Wikimedia Palembang merupakan komunitas relawan yang aktif meningkatkan konten pengetahuan terbuka tentang Palembang. Para anggotanya berfokus mendokumentasikan kekayaan lokal secara digital agar dapat diakses publik.
Anggota Wikimedia Palembang, Nasywa Fitri Adelia, menyebut Danau Ranau dan Kota Prabumulih menjadi lokasi utama kegiatan. Ia menilai potensi lokal masih perlu lebih banyak dimuat dalam dokumentasi publik.
“Masih banyak wisata dan kuliner daerah yang belum terdokumentasi dengan baik,” ujar Nasywa. Menurutnya, dokumentasi digital penting untuk memperluas akses masyarakat terhadap informasi mengenai daerahnya.
Wikitaste Trip dilaksanakan selama tiga hari dua malam. Selama perjalanan, tim tidak hanya mengunjungi lokasi, tetapi juga menyunting artikel dan mengunggah dokumentasi.
“Kami tidak sekadar jalan-jalan, tetapi membawa tanggung jawab menyebarkan pengetahuan,” kata Rilly Cendy Suatan. Ia menyebut kegiatan ini memiliki nilai edukatif.
Rilly menambahkan, tim berhasil mengunggah ratusan foto serta puluhan artikel baru.
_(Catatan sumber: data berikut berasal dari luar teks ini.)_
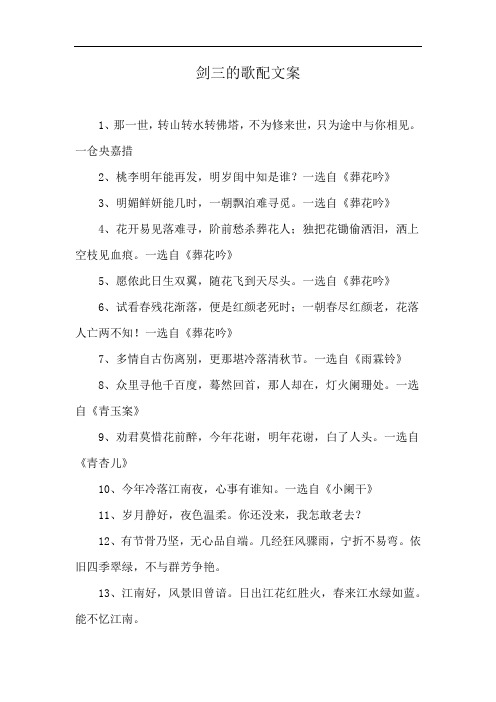 剑三的歌配文案

1、那一世，转山转水转佛塔，不为修来世，只为途中与你相见。一仓央嘉措

2、桃李明年能再发，明岁闺中知是谁？一选自《葬花吟》

3、明媚鲜妍能几时，一朝飘泊难寻觅。一选自《葬花吟》

4、花开易见落难寻，阶前愁杀葬花人；独把花锄偷洒泪，洒上空枝见血痕。一选自《葬花吟》

5、愿侬此日生双翼，随花飞到天尽头。一选自《葬花吟》

6、试看春残花渐落，便是红颜老死时；一朝春尽红颜老，花落人亡两不知！一选自《葬花吟》

7、多情自古伤离别，更那堪冷落清秋节。一选自《雨霖铃》

8、众里寻他千百度，蓦然回首，那人却在，灯火阑珊处。一选自《青玉案》

9、劝君莫惜花前醉，今年花谢，明年花谢，白了人头。一选自《青杏儿》

10、今年冷落江南夜，心事有谁知。一选自《小阑干》

11、岁月静好，夜色温柔。你还没来，我怎敢老去？

12、有节骨乃坚，无心品自端。几经狂风骤雨，宁折不易弯。依旧四季翠绿，不与群芳争艳。

13、江南好，风景旧曾谙。日出江花红胜火，春来江水绿如蓝。能不忆江南。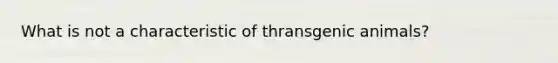 What is not a characteristic of thransgenic animals?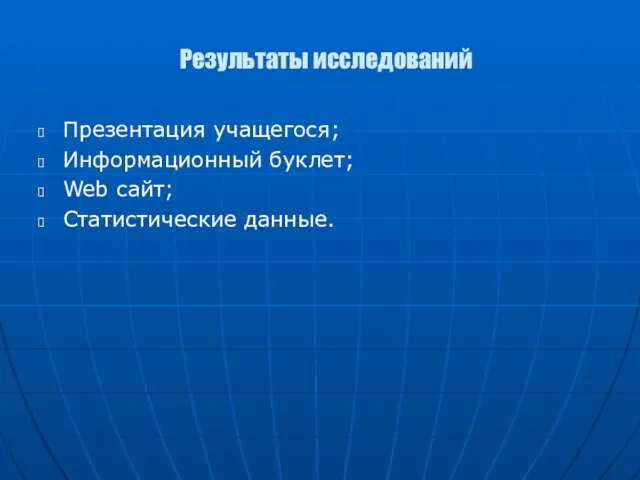 Результаты исследований

Презентация учащегося;
Информационный буклет;
Web сайт;
Статистические данные.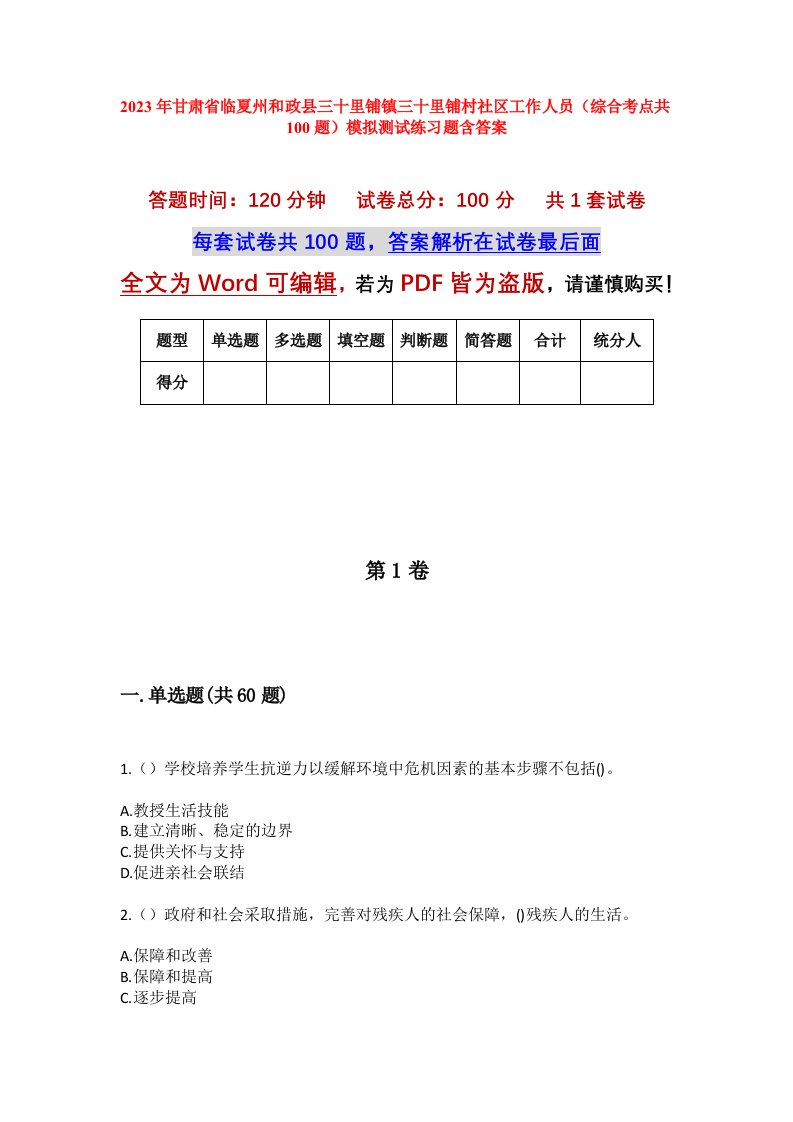 2023年甘肃省临夏州和政县三十里铺镇三十里铺村社区工作人员（综合考点共100题）模拟测试练习题含答案

答题时间：120分钟　试卷总分：100分　共1套试卷

每套试卷共100题，答案解析在试卷最后面

全文为Word可编辑，若为PDF皆为盗版，请谨慎购买！

| 题型 | 单选题 | 多选题 | 填空题 | 判断题 | 简答题 | 合计 | 统分人 |
|---|---|---|---|---|---|---|---|
| 得分 | | | | | | | |

第1卷

一.单选题(共60题)

1.（）学校培养学生抗逆力以缓解环境中危机因素的基本步骤不包括()。

A.教授生活技能
B.建立清晰、稳定的边界
C.提供关怀与支持
D.促进亲社会联结

2.（）政府和社会采取措施，完善对残疾人的社会保障，()残疾人的生活。

A.保障和改善
B.保障和提高
C.逐步提高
Ia menilai kontribusi tujuh orang dalam kegiatan tersebut dapat memberi dampak yang besar.
Selain destinasi wisata, kuliner lokal menjadi fokus utama dokumentasi, termasuk lelecap ikan mujair yang disebut sebagai hidangan khas Danau Ranau.
“Kalau tidak didokumentasikan, banyak makanan lokal akan tetap tidak dikenal,” ujar Nasywa. Ia berharap hasil dokumentasi dapat membantu promosi UMKM.
Melalui Wikitaste Trip, Wikimedia Palembang juga mengajak generasi muda lebih peduli terhadap budaya lokal. Nasywa menilai pelestarian budaya dapat dimulai dari pencatatan sederhana.
“Kita harus menceritakan budaya sendiri sebelum orang lain menceritakannya,” tuturnya. Ia mendorong masyarakat untuk ikut ambil bagian dalam proyek dokumentasi serupa.